В годы, когда полки крестоносцев шли, чтобы в далеких землях обрушить мечи на "неверных", а язычников подвергали поношениям со всех церковных амвонов, Вольфрам фон Эшенбах в своем романе говорил: "Что значит разность цвета кожи, когда сердца слились в одно?" Языческие монархи, языческие рыцари, языческие обряды и обычаи описаны Эшенбахом с симпатией и уважением...
Я знал, что мысль об общности людей, пройдя через весь роман, приобретает символическое звучание в финале, когда почти все персонажи окажутся связанными между собою родством. Линии множества жизней замкнутся на Парцифале, и от него же потянутся вдаль новые нити. Это был образ рода человеческого, непрерывности жизни. И к такому восприятию надо было приучать читателя уже с первых глав...
Между тем к третьей главе началось такое нагромождение эпизодов, что я и сам едва удерживал их в памяти. На меня сыпалось бесчисленное множество имен, диковинных географических названий.
Под напором сюжетной сумятицы стал наконец постепенно меняться размер, стих все более приближался к своему естеству:
...Итак, он с королем расстался
И в комнате один остался,
Сказав послушной свите:
"Я спать ложусь. Вы тоже спите..."
Но тут пажи вбежали
И обувь с ног его усталых сняли.
И, скинув облаченье,
Он чует облегченье.
Это, пожалуй, наиболее точный ритмический "портрет" подлинника, созданный не сразу, а в процессе долгого и медленного освоения текста.
Теперь я располагал возможностью время от времени (желательно как можно чаще) демонстрировать читателю это первородное звучание, "вписывать" его в условный размер перевода, подобно тому как "встраивают" куски уцелевших древних стен в современные архитектурные ансамбли.

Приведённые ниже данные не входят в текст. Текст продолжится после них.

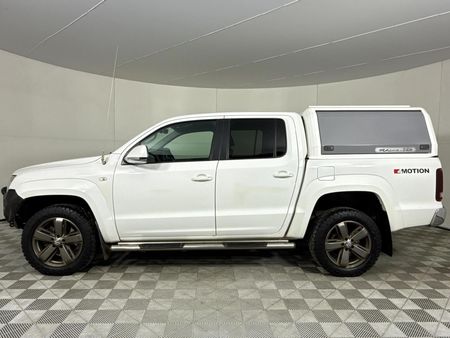 2018-Volkswagen-Amarok-30-TDI-Highline-Plus-4Motion-Auto-Double-Cab_20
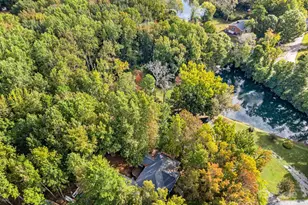 6217 Randy Dr, Charlotte, NC 28215 - Photo 9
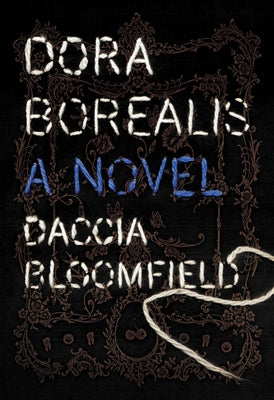 Dora Borealis by Bloomfield, Daccia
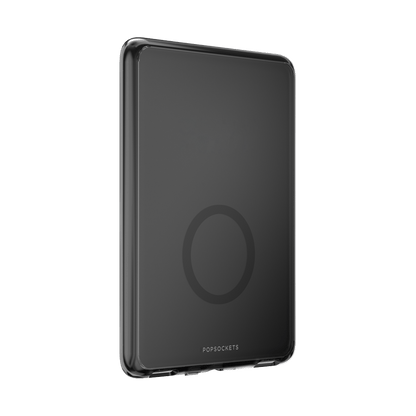Black Translucent — Kindle 12th Gen MagSafe Case - US 79814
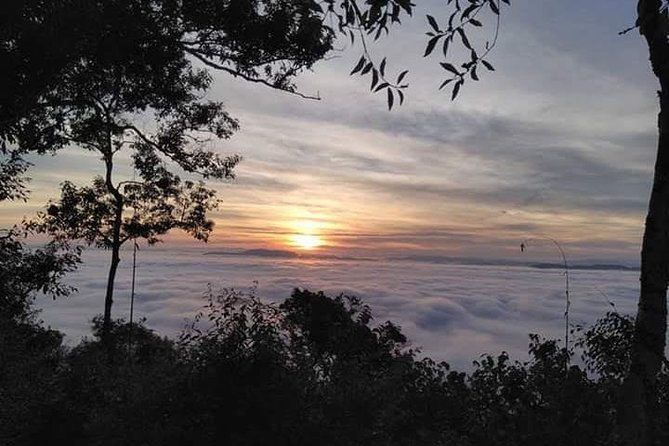 The Ultimate Hiker’s Choice - 5 days forest trek with homestay and camping - What to bring (and what can ruin your day fast)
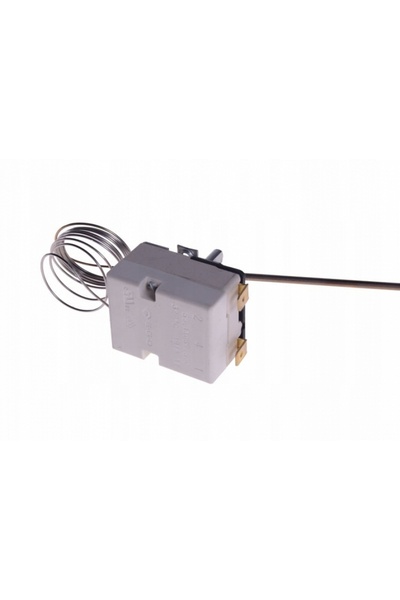 AMICA Termostat pentru cuptor Amica, Whirlpool 55.13069.500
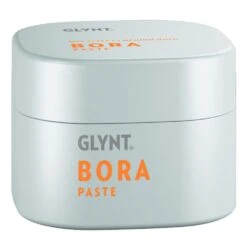 GLYNT BORA Paste 75 Ml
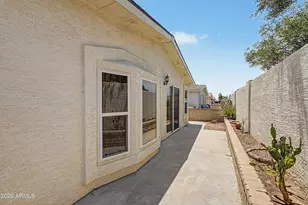 1952 E Augusta Ave, Chandler, AZ 85249 - Photo 17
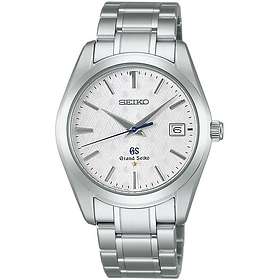 Seiko Grand Seiko SBGX103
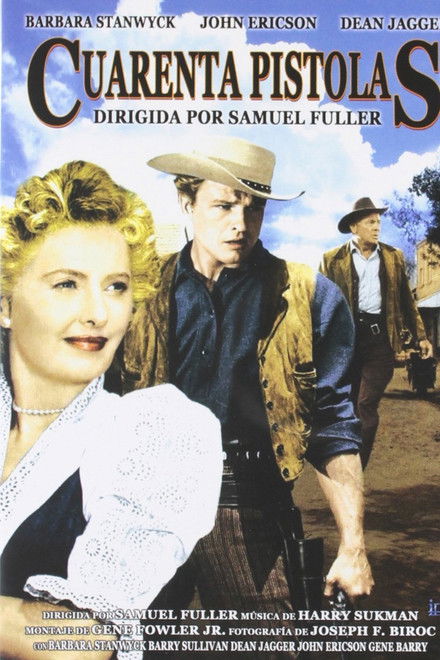 Dragones de la violencia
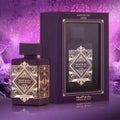 Badee Al Oud 100ML – Amethyst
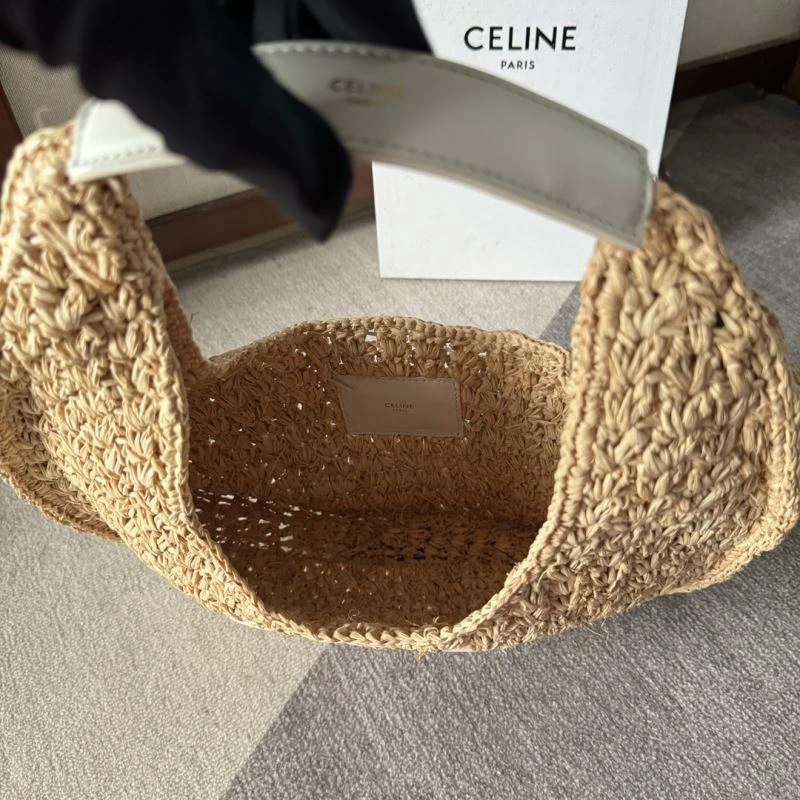 Celine Hobo Bags FashionForward 60605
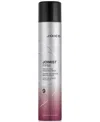 Joico Joimist Firm Protective Finishing Spray 50% Voc, 9 Oz. In No Color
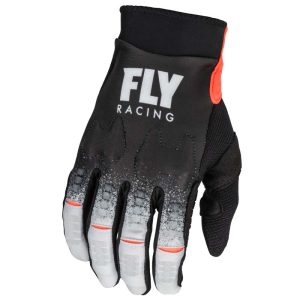 GUANTE EVOLUTION DST FLY RACING
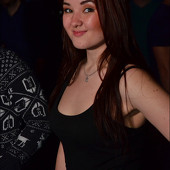 DON'T PANIC фото 65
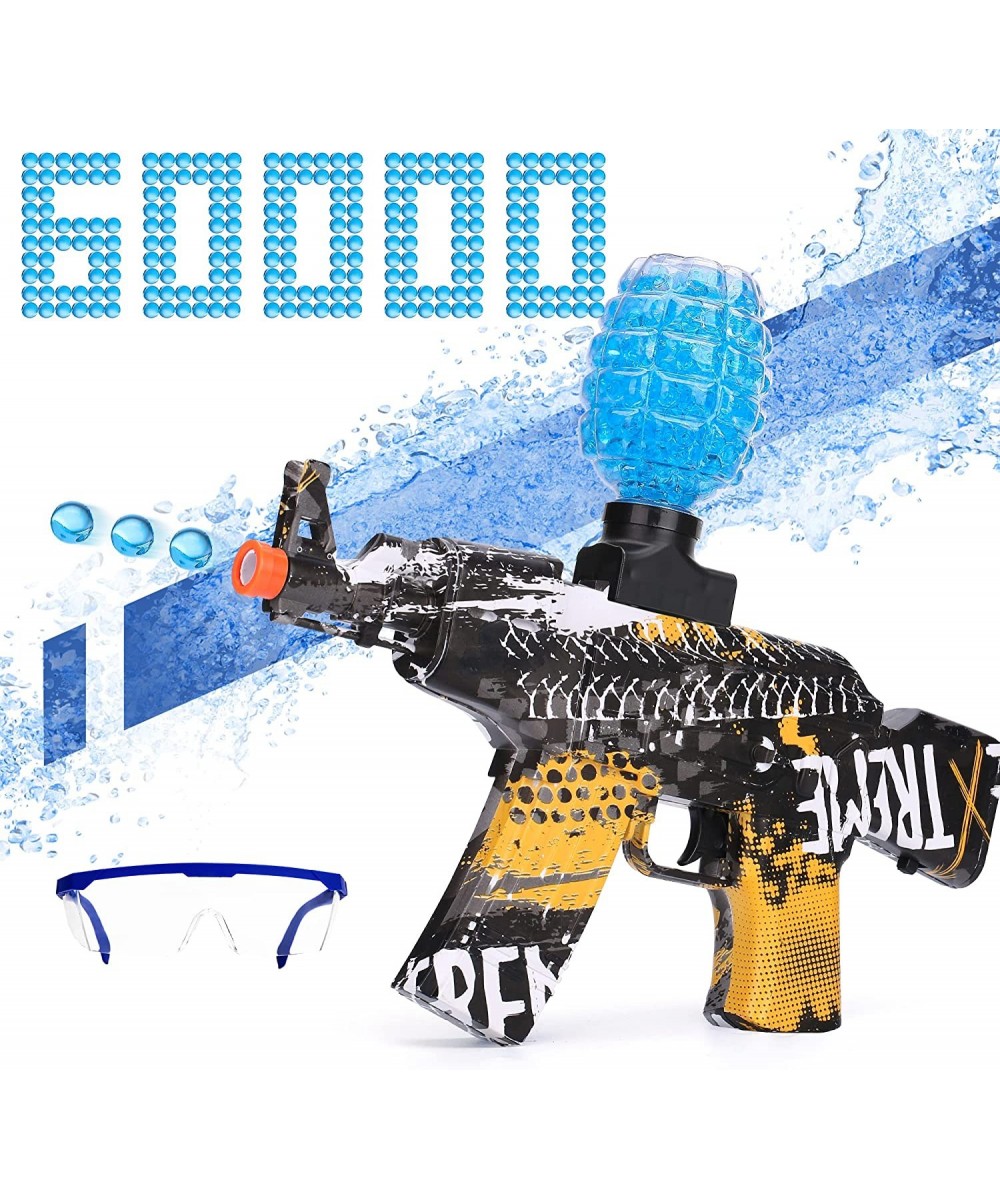 Splatter Ge-l Blaster $58.53 Toy Foam Blasters & Guns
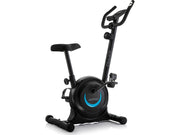 Zipro ONE S
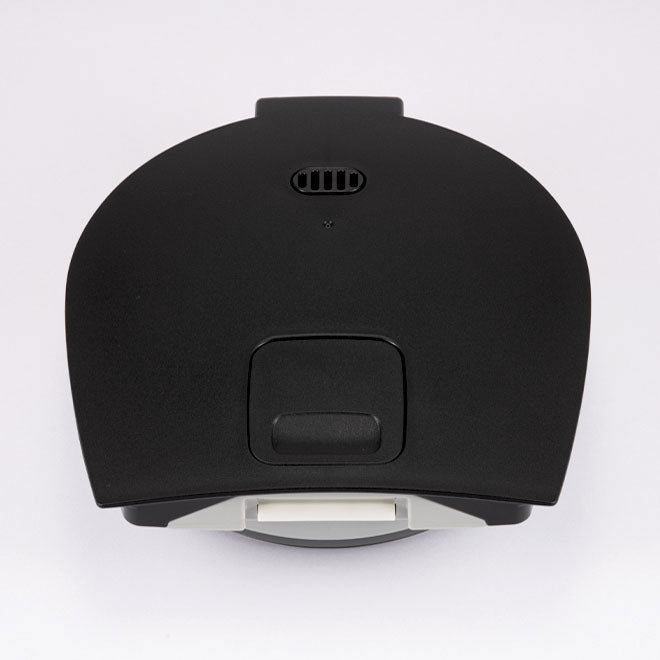 Zojirushi BW148K01A-01 | Complete Upper Lid Set (w/Inner Lid Packing) for CV-JAC40/50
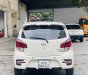 Toyota 2019 - Bảo hành 10.000km sau khi mua xe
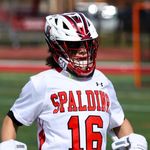Trevor Brewer - @trevbrew8 - Instagram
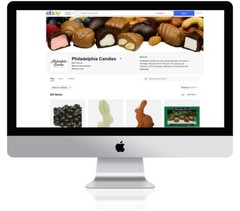 eBay Template, Store design package listing template, With LOGO DESIGN & Video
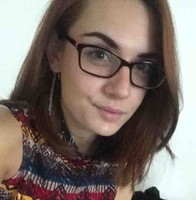 Rachel Falbo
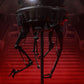 Star Wars Estatua Premium Format Probe Droid 68 cm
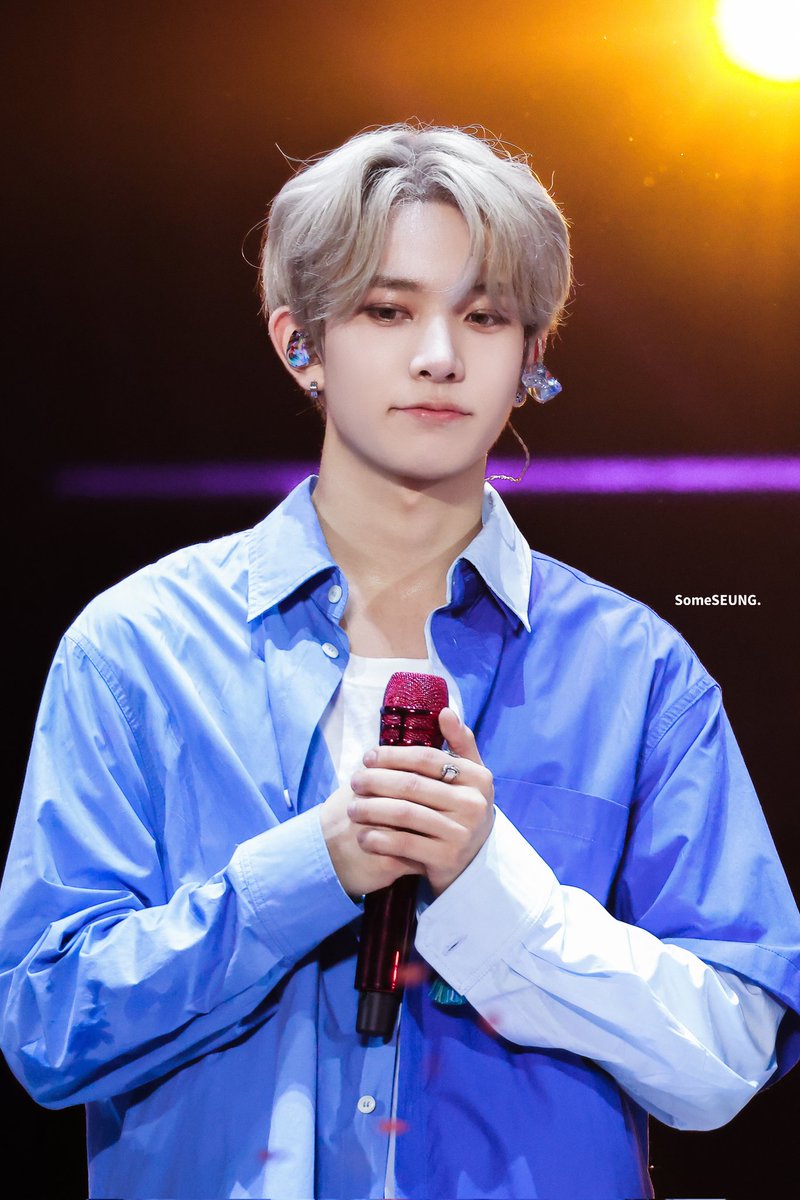 SomeSEUNG tweet media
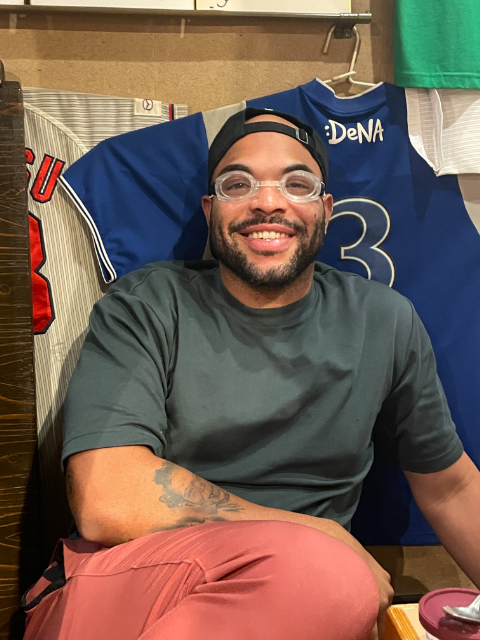 お気に入りをGET！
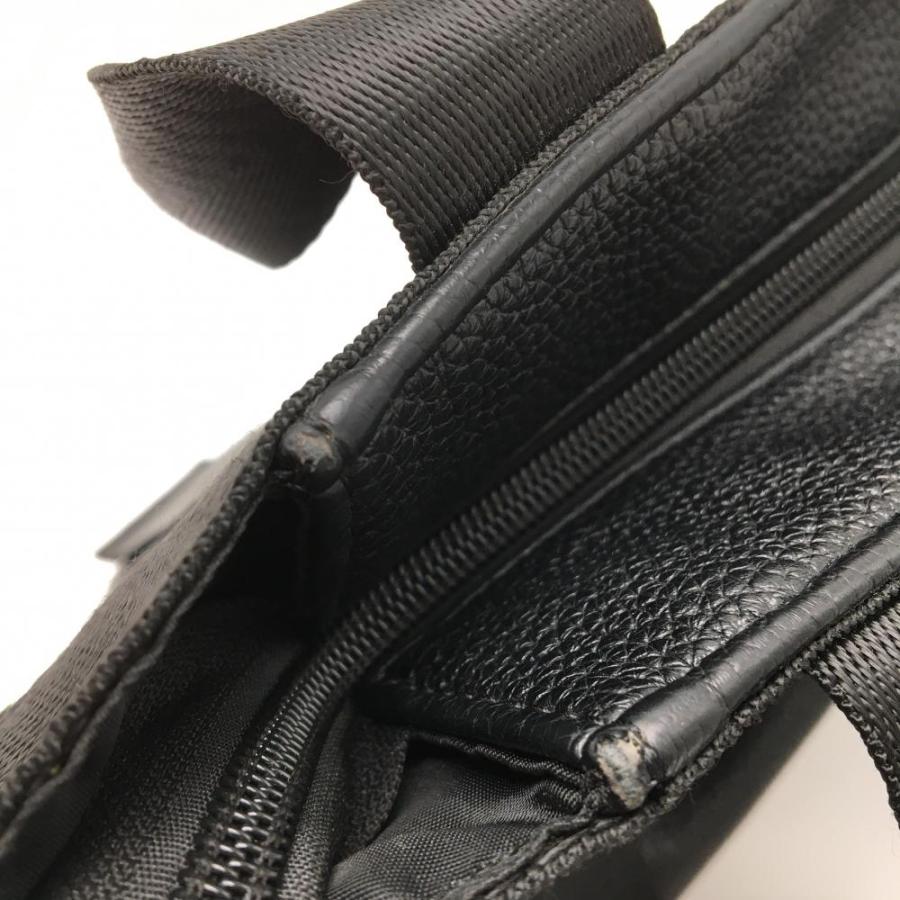 Dance With Dragon（ダンスウィズドラゴン） 【美品】ダンスウィズ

Иногда в оригинале сам Эшенбах резко менял, сбивал стих, вводя в него фольклорные интонации: "Ах, знаю я такую, о коей я тоскую, я тоже безутешен и вроде бы помешан". А вот уж совсем почти раек:
Скажу вам без обману,
Его женой я стану.
Лишь он моя отрада
И нам другого короля не надо!..
Мне эти строки были особенно дороги, потому что перевод создавался во внутренней полемике с теми, для кого "Парцифаль" был произведением только мистическим, бесплотным, оторванным от земных треволнений и насущных человеческих дел и забот.
Я старался использовать в тексте все, что могло послужить опровержением этой, с моей точки зрения, неверной концепции. Напротив, я был убежден, что "Парцифаль", при всем своем мистицизме, имеет под собой прочную народную, жизненную основу. Эта основа проступала в своеобразных сюжетных построениях, - например, в мгновенных победах, которые одерживает герой, было нечто от сказок, от народных баллад и песен, где как по мановению волшебной палочки происходит расправа над силами зла и мгновенно торжествует добро, или в чрезвычайно живом, ядреном рассказе о волшебном Клингсоре, наказанном за свое распутство и злодейское бессердечие.